**Provided data**
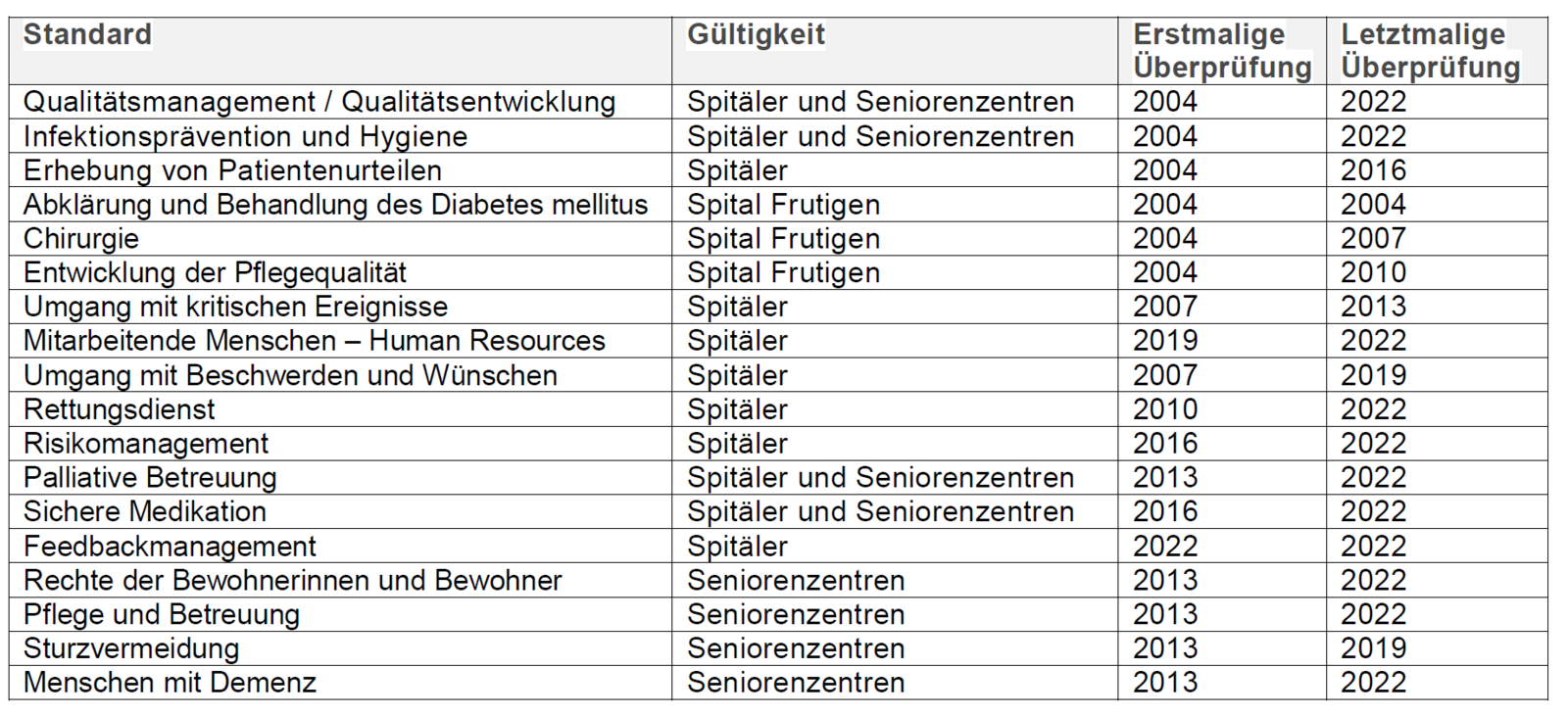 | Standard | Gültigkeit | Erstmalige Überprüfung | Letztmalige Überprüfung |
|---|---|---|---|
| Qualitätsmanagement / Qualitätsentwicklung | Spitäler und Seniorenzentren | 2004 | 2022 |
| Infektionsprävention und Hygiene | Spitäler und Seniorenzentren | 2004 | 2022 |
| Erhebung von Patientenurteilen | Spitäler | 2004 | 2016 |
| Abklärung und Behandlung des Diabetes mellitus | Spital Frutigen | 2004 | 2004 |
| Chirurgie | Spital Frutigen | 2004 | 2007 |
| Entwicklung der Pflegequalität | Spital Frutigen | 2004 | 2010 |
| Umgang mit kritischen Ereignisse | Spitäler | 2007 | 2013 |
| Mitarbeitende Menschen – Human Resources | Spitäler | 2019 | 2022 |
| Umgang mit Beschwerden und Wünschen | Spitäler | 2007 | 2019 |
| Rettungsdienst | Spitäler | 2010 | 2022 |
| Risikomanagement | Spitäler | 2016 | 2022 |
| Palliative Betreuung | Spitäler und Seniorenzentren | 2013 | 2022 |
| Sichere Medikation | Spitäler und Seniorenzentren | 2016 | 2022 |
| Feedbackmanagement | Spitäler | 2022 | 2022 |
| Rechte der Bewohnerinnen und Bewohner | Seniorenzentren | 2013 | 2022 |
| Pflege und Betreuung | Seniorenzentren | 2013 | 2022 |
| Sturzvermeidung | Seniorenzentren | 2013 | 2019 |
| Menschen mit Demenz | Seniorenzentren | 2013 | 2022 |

**Task objective**
Reproduce the material word for word. Any pictures should be left out of the copy.

**Written response**
 | Standard | Gültigkeit | Erstmalige Überprüfung | Letztmalige Überprüfung |
|---|---|---|---|
| Qualitätsmanagement / Qualitätsentwicklung | Spitäler und Seniorenzentren | 2004 | 2022 |
| Infektionsprävention und Hygiene | Spitäler und Seniorenzentren | 2004 | 2022 |
| Erhebung von Patientenurteilen | Spitäler | 2004 | 2016 |
| Abklärung und Behandlung des Diabetes mellitus | Spital Frutigen | 2004 | 2004 |
| Chirurgie | Spital Frutigen | 2004 | 2007 |
| Entwicklung der Pflegequalität | Spital Frutigen | 2004 | 2010 |
| Umgang mit kritischen Ereignisse | Spitäler | 2007 | 2013 |
| Mitarbeitende Menschen – Human Resources | Spitäler | 2019 | 2022 |
| Umgang mit Beschwerden und Wünschen | Spitäler | 2007 | 2019 |
| Rettungsdienst | Spitäler | 2010 | 2022 |
| Risikomanagement | Spitäler | 2016 | 2022 |
| Palliative Betreuung | Spitäler und Seniorenzentren | 2013 | 2022 |
| Sichere Medikation | Spitäler und Seniorenzentren | 2016 | 2022 |
| Feedbackmanagement | Spitäler | 2022 | 2022 |
| Rechte der Bewohnerinnen und Bewohner | Seniorenzentren | 2013 | 2022 |
| Pflege und Betreuung | Seniorenzentren | 2013 | 2022 |
| Sturzvermeidung | Seniorenzentren | 2013 | 2019 |
| Menschen mit Demenz | Seniorenzentren | 2013 | 2022 |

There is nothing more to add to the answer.